In questo nuovo podcast, ascolterete il significato di una delle parole italiane più conosciute all’estero:
ciao.
Di seguito l’articolo di wikipedia, che abbiamo letto nell’articolo.
Ciao
La parola ciao (IPA: [ˈʧaːo]) è una forma di saluto amichevole ed informale della lingua italiana, usata sia nell’incontrarsi, sia nell’accomiatarsi (in quest’ultimo caso, talvolta, si usa raddoppiato, ovvero “ciao ciao”). “Fare ciao” è l’espressione con cui ci si riferisce ad un gesto di saluto informale ottenuto agitando la mano.
Etimologia
“Ciao” è entrato nella lingua italiana solo nel corso del Novecento.
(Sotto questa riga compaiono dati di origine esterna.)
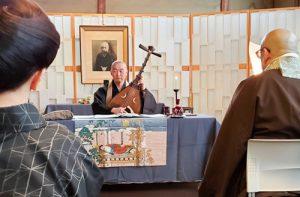琵琶説教では『平家物語』の「熊谷発心」から 縁の縁の教訓を学びました。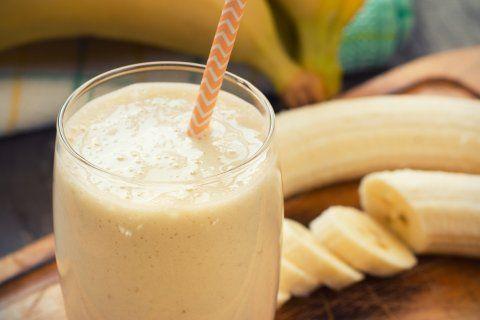No hay nada más molesto que  capaz de controlar tu gastritis? Toma nota de la receta de éste, que disminuirá síntomas como el dolor y ardor de estómago, vómito, náuseas, eructos; entre otros malestares.El ingrediente principal es el plátano, cuyas enzimas reducen la inflamación de la mucosa gástrica, que protege al estómago durante la digestión.INGREDIENTES1 plátano congelado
Deriva infatti dal termine veneto (più specificamente veneziano) s’ciao ([ˈsʧao]), traducibile come “[sono suo] schiavo”. Si trattava di un saluto assolutamente reverenziale, variamente attestato nelle commedie di Carlo Goldoni in cui viene pronunciato con sussiego da nobili altezzosi e cicisbei; ne La locandiera, ad esempio, il cavaliere di Ripafratta si congeda dagli astanti con «Amici, vi sono schiavo».
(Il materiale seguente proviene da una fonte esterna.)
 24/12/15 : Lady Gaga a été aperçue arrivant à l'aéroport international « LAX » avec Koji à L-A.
Nonostante ciò, a partire dall’Ottocento si diffuse come saluto informale dapprima in Lombardia, dove venne alterato assumendo la forma “ciao”. Nello stesso periodo cominciò a penetrare nella lingua italiana, tanto che nel suo Dizionario della lingua italiana Niccolò Tommaseo constatava – con un certo rammarico – come anche in Toscana qualcuno cominciasse ad usare la formula “vi sono schiavo”.
Fu tuttavia la forma lombardizzata “ciao” a fare fortuna e nel secolo successivo si diffuse in tutta la Penisola[1][2].
Un’etimologia analoga ha il saluto informale servus diffuso nell’Europa centrale.